[Start of section]
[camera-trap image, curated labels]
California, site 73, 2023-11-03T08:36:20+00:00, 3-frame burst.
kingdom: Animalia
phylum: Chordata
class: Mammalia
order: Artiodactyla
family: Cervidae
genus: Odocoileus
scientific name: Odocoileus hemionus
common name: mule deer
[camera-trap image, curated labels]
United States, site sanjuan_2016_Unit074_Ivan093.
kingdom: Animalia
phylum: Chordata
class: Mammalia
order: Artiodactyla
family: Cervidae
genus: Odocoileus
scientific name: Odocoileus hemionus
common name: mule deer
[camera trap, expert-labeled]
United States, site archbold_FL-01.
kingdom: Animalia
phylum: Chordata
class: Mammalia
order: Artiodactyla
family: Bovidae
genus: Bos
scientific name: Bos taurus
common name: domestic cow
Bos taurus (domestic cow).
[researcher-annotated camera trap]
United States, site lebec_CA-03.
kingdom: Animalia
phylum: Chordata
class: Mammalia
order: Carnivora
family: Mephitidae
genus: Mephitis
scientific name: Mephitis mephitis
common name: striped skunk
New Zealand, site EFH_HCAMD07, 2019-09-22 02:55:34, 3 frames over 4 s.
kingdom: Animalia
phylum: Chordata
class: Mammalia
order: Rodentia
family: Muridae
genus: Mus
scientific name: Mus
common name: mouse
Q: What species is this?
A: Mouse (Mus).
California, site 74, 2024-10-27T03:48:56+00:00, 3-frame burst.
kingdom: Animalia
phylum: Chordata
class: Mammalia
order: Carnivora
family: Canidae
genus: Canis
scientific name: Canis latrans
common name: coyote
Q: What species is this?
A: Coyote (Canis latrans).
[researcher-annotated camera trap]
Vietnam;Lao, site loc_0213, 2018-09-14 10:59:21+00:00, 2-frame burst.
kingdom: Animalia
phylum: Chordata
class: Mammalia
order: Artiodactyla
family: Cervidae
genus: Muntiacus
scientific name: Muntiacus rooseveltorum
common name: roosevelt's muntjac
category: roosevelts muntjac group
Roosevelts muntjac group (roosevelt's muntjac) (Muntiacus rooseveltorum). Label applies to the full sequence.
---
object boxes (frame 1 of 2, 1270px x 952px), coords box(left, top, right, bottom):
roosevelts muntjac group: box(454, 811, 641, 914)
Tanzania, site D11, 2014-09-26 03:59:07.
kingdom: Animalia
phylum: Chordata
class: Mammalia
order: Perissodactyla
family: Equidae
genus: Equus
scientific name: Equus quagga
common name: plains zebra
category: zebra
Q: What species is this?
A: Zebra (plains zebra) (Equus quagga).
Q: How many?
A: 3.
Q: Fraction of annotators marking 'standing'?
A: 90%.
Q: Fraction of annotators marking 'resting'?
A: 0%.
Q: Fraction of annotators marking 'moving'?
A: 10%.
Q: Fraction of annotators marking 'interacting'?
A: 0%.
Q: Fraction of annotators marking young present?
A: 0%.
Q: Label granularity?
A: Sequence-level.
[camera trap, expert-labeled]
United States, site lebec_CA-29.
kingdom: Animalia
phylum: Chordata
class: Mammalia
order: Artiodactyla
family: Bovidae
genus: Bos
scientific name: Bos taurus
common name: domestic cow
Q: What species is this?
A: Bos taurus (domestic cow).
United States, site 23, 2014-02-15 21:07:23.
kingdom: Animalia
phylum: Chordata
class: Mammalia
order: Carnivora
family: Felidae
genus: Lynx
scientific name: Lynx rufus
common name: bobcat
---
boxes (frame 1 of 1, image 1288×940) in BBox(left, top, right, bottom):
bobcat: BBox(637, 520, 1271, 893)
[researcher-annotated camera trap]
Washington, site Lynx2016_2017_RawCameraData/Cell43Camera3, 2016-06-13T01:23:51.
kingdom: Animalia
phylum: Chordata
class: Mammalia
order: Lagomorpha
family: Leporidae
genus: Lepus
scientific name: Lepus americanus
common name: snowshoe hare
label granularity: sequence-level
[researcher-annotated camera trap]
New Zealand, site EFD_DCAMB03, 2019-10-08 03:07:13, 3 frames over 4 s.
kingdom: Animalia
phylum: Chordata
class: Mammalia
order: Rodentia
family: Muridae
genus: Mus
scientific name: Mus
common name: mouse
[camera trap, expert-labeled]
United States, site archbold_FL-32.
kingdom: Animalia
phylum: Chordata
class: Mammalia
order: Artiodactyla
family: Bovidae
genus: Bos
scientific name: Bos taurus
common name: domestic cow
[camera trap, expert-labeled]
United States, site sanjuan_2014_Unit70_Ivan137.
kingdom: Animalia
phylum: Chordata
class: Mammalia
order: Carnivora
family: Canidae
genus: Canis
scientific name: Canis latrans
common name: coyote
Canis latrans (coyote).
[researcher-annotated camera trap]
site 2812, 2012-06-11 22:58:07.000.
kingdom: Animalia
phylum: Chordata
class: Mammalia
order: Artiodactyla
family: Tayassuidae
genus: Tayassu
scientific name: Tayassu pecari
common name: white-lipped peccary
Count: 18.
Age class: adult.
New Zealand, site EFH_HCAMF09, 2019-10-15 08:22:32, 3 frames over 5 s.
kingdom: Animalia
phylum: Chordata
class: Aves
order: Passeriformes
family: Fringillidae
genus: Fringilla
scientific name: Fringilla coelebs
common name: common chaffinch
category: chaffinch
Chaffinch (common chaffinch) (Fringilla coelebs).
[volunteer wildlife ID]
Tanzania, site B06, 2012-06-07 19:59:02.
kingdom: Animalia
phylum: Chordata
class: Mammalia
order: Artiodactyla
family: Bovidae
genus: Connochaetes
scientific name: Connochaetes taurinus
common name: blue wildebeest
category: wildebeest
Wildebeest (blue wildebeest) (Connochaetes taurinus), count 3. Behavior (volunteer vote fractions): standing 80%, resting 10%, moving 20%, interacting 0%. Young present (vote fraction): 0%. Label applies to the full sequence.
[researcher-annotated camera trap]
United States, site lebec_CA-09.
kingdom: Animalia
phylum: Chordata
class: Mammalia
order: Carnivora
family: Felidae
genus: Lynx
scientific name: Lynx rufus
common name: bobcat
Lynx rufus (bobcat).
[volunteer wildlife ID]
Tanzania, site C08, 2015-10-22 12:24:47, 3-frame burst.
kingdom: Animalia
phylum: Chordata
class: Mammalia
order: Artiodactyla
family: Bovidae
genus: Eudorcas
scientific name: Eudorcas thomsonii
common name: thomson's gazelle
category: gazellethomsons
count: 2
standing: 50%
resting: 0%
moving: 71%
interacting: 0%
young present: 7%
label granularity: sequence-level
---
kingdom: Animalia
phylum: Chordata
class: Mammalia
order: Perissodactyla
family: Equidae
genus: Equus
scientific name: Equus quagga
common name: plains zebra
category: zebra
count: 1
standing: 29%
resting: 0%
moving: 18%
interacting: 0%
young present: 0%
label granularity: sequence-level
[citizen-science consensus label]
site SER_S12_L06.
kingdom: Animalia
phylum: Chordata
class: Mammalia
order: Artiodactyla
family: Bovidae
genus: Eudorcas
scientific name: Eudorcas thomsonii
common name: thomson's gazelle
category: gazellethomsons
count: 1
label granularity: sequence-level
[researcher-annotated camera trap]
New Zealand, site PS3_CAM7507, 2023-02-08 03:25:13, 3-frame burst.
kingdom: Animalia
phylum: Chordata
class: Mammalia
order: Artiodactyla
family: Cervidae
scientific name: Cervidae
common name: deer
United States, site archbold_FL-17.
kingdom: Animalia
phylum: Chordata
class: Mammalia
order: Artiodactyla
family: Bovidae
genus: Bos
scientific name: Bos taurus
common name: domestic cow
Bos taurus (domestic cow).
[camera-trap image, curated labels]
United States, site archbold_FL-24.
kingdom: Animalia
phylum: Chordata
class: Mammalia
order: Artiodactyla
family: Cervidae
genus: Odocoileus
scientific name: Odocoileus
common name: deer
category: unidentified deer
[End of section]
• ACTIVITY: Check the entries above for the word "States" and copy every line where it turns up.

• RESPONSE TO THE TASK:
United States, site sanjuan_2016_Unit074_Ivan093.
United States, site archbold_FL-01.
United States, site lebec_CA-03.
United States, site lebec_CA-29.
United States, site 23, 2014-02-15 21:07:23.
United States, site archbold_FL-32.
United States, site sanjuan_2014_Unit70_Ivan137.
United States, site lebec_CA-09.
United States, site archbold_FL-17.
United States, site archbold_FL-24.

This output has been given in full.